Critical steps in the animal experiment. Timeline for establishment of the alveolar bone defect model and the injection of each agent. β-APN β-aminopropionitrile, BMP‐2 bone morphogenetic protein‐2, SS 22(S)-hydroxycholesterol and 20(S)-hydroxycholesterol
For 5 days before the extraction procedure, the rats were fed a diet containing β-aminopropionitrile (β-APN; Sigma-Aldrich, St Louis, MO, USA) at a rate of 0.4% β-APN per gram of chow to facilitate subsequent extraction of the maxillary first molars. Under general anesthetic via an intramuscular injection of alfaxalone (Alfaxan®, 0.1 ml/100 g), the left and right maxillary first molars of all rats (n = 48) were extracted, and bleeding was controlled. An intramuscular injection of gentamicin (3 mg/kg; DaeSung Microbiological Labs, Uiwang, Korea) and a subcutaneous injection of 1% ketoprofen (0.3 ml/kg; Uni Biotech, Chungnam, Korea) were administered to prevent infection and to relieve pain, respectively, for 3 days after the extraction.
Injection of oxysterols and rhBMP-2
The oxysterol combination (SS) was prepared by mixing equal amounts of 100 μM 20S-hydroxycholesterol (Sigma-Aldrich) with 100 μM 22S-hydroxycholesterol (Sigma-Aldrich) dissolved in 1% DMSO in PBS. The other test agent, rhBMP-2, was diluted to a saturated concentration of 1.5 mg/ml with injectable saline. A 50-μl Hamilton syringe (no. 705; Hamilton Company, Reno, NV, USA) with a 32-gauge needle was used to administer an injection into the extraction sockets. Under general anesthesia, 10 μl of SS and 10 μl of rhBMP-2 were injected slowly into the extraction sockets of the rats in each group.

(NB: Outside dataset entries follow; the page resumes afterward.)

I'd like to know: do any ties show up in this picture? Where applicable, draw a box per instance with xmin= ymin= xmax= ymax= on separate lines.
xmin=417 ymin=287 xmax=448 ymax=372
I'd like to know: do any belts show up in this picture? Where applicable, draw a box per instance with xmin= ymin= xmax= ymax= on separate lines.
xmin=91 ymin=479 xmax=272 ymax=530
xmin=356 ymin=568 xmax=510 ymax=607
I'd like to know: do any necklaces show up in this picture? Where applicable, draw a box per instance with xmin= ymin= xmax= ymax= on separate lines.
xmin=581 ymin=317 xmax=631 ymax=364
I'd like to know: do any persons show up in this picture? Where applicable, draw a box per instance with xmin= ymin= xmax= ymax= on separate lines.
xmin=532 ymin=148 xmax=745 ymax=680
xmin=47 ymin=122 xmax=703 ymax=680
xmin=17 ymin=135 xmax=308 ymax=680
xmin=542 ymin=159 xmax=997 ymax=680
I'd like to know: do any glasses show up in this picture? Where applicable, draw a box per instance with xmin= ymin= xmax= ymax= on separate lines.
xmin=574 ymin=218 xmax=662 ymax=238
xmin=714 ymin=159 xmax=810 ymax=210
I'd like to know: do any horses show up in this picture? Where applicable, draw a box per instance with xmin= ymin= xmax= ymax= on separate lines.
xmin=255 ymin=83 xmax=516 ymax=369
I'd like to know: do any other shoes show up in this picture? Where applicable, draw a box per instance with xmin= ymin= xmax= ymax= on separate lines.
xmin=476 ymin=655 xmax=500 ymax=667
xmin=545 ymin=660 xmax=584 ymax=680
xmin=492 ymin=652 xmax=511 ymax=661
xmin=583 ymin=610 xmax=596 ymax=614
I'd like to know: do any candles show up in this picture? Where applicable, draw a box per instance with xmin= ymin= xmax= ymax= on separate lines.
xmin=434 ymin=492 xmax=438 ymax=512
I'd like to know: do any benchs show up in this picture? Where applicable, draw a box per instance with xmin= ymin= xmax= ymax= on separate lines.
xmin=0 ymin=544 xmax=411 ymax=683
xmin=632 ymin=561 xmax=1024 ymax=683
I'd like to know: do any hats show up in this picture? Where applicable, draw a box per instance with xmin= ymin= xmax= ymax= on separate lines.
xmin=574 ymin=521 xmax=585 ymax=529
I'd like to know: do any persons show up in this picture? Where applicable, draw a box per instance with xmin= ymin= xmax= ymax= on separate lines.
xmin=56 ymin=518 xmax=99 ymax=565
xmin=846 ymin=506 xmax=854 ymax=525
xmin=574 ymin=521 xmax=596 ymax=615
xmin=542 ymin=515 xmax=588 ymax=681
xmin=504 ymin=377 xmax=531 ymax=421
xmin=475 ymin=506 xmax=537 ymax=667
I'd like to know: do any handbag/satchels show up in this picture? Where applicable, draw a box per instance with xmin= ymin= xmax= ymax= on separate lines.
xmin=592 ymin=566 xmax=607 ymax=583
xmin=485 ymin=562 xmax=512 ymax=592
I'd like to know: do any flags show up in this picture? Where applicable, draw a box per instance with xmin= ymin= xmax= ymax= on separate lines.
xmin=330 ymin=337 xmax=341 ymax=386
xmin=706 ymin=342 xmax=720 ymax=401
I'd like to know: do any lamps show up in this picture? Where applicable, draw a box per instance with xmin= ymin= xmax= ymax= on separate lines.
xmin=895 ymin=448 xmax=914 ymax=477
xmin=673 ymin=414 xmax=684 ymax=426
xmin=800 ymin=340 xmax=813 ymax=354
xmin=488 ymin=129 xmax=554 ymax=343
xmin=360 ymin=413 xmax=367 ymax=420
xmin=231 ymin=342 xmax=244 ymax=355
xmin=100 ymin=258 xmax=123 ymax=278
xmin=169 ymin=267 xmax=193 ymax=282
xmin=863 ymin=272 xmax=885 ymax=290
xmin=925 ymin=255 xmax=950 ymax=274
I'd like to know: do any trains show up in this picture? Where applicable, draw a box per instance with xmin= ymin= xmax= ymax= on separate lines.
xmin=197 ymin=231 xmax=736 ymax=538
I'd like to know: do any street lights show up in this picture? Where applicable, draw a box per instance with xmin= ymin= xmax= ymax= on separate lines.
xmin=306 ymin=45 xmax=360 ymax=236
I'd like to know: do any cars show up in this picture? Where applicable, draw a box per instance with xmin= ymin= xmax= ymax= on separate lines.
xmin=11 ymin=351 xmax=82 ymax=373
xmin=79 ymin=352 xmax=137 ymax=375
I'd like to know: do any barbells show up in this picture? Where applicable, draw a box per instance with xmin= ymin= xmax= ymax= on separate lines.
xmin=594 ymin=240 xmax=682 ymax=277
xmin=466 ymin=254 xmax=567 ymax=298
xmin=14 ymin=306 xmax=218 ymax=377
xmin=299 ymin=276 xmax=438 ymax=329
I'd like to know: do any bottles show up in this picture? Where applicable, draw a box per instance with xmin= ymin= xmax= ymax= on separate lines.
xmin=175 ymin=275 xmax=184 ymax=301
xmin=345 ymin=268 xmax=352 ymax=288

All specimens were fixed in 10% formalin for 7 days and then imaged using a high-resolution μCT system (Skyscan 1173; Skyscan, Kontich, Belgium) at 90 kV and 88 μA, with an image pixel size of 9.94 μm. The regions of interest (ROI) were defined as five-root sockets of each tooth from the alveolar crest to the apex. The scanned data for the ROI were reconstructed and analyzed using three-dimensional analysis software (NRecon software; Skyscan). Newly formed bone volume (%) was calculated by multiplying the quotient of the bone volume divided by the total volume of the ROI by 100.
All data are expressed as the mean ± standard deviation (SD). One-way ANOVA was used for multiple comparisons (Duncan’s multiple range test), using SPSS software version 10.0. P < 0.05 was considered statistically significant. The animal study data were analyzed using the nonparametric Kruskal–Wallis test, and by the Tukey HSD test for multiple comparisons (SAS for Windows version 9.2). P < 0.05 was considered statistically significant.